The aim for Gumroad is to streamline the distribution of online payments. The key differentiation for Gumroad is that it connects prospective buyers and sellers across social media platforms. So as a member of Gumroad, you can sell your goods to your Facebook friends or Twitter followers. Gumroad will help convert social networks into virtual marketplaces. The company will take a 5% cut of sales in addition to .25¢ compared to a similar service offered by Ebay, who takes a 9% cut plus insertion fees (which run from .10¢ to $2.) Gumroad will be the simplest and cheapest method of online social network transactions available.
Although not a totally new idea, enough VCs think highly enough of the idea, and more importantly of Lavingia to invest $7 million into Gumroad. SV Angel, Accel Partners and Lowercase Capital gave Gumroad $1.1 million in funding late last year. Gumroad has announced they’ve received another $7 million round led by Mike Abbot, former Twitter engineering head and partner at Kleiner Perkins Caufield & Byers. Additional investors in Gumroad include Max Levchin of PayPal and Turntable’s founder Seth Goldstein.

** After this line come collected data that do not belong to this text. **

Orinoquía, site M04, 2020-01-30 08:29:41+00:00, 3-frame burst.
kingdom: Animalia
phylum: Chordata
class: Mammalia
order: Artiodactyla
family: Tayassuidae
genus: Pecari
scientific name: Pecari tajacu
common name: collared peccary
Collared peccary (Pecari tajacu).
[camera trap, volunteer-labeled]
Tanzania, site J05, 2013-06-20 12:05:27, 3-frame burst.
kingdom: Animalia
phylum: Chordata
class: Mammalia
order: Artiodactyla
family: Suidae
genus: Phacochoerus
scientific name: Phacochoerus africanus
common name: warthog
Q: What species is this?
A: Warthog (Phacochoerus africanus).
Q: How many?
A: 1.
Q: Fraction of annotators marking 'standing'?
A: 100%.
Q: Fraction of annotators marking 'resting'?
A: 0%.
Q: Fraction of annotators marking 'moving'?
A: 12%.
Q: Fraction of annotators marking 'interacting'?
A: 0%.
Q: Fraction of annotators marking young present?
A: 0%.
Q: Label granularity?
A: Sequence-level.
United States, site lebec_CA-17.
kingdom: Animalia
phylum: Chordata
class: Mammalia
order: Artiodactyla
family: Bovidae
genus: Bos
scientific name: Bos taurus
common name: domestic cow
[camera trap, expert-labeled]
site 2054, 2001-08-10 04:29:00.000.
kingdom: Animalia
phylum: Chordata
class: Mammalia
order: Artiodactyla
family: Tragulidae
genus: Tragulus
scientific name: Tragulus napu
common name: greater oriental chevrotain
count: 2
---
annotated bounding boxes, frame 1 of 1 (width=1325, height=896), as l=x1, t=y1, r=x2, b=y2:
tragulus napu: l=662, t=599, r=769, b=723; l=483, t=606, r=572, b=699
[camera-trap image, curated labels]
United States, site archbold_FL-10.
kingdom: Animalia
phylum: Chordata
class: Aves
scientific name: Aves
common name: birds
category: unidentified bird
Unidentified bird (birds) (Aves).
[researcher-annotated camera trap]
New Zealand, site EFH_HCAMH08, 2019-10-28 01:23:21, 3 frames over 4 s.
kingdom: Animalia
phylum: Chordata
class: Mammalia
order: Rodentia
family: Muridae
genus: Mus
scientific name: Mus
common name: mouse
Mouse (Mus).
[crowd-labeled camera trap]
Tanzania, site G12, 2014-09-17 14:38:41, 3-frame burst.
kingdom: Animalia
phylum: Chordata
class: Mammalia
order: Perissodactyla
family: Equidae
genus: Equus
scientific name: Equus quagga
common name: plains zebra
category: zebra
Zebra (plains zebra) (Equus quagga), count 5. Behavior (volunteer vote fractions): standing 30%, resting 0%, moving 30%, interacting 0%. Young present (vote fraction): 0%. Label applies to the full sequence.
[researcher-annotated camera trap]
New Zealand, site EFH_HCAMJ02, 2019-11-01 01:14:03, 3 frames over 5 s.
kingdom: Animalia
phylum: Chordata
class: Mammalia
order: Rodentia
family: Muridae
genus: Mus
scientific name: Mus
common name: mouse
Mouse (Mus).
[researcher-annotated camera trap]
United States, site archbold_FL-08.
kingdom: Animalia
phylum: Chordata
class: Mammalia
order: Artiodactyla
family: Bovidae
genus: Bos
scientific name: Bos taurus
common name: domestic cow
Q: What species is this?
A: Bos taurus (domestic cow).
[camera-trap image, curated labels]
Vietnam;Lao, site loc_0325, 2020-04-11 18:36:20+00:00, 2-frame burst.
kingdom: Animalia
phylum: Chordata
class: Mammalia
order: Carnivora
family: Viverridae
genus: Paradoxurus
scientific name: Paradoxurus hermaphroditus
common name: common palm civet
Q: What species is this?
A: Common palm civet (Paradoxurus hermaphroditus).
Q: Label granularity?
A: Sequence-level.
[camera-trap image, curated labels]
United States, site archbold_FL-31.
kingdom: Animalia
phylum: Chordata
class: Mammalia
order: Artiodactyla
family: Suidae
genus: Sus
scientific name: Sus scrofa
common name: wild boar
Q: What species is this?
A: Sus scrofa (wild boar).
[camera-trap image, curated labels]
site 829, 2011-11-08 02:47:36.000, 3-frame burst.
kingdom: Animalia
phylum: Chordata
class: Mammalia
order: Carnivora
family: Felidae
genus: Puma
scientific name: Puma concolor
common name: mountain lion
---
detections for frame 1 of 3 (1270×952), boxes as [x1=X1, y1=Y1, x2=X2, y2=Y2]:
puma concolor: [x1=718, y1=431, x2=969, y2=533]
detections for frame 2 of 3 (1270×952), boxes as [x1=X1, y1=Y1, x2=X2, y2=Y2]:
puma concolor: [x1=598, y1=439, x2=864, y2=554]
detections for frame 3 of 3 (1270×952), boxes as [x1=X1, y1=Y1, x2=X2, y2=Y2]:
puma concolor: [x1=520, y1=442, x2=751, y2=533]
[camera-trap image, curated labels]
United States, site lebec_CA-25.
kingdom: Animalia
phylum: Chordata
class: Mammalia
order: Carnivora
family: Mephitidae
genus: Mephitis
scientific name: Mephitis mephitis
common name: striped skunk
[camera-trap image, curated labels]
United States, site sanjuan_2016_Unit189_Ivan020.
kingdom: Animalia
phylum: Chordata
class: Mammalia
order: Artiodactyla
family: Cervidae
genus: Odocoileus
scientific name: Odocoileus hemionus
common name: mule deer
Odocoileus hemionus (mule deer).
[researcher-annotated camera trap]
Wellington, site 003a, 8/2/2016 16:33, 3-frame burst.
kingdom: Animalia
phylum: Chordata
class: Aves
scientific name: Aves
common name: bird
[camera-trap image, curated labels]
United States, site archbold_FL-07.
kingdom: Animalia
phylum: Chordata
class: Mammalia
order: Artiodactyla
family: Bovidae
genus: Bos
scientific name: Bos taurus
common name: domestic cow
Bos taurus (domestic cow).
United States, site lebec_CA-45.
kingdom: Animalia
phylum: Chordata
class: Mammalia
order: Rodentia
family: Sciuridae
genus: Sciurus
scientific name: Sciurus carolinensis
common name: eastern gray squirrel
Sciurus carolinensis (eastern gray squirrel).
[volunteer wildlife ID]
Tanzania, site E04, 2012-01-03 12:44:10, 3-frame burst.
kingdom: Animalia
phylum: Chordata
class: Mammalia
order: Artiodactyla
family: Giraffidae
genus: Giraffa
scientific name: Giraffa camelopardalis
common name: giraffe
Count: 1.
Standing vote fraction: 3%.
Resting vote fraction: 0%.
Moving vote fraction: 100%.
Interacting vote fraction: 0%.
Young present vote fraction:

Lavingia is one of the youngest persons to receive money from a venture capital firm. Wise beyond his years, Lavingia is being guided and mentored by Josh Elman, a principal at Greylock Partners, a Silicone Valley venture capital fund. It’s impressive to consider when you take into account that Lavingia learned how to code four years ago at the ripe age of 15. Mark Zuckerberg must be proud.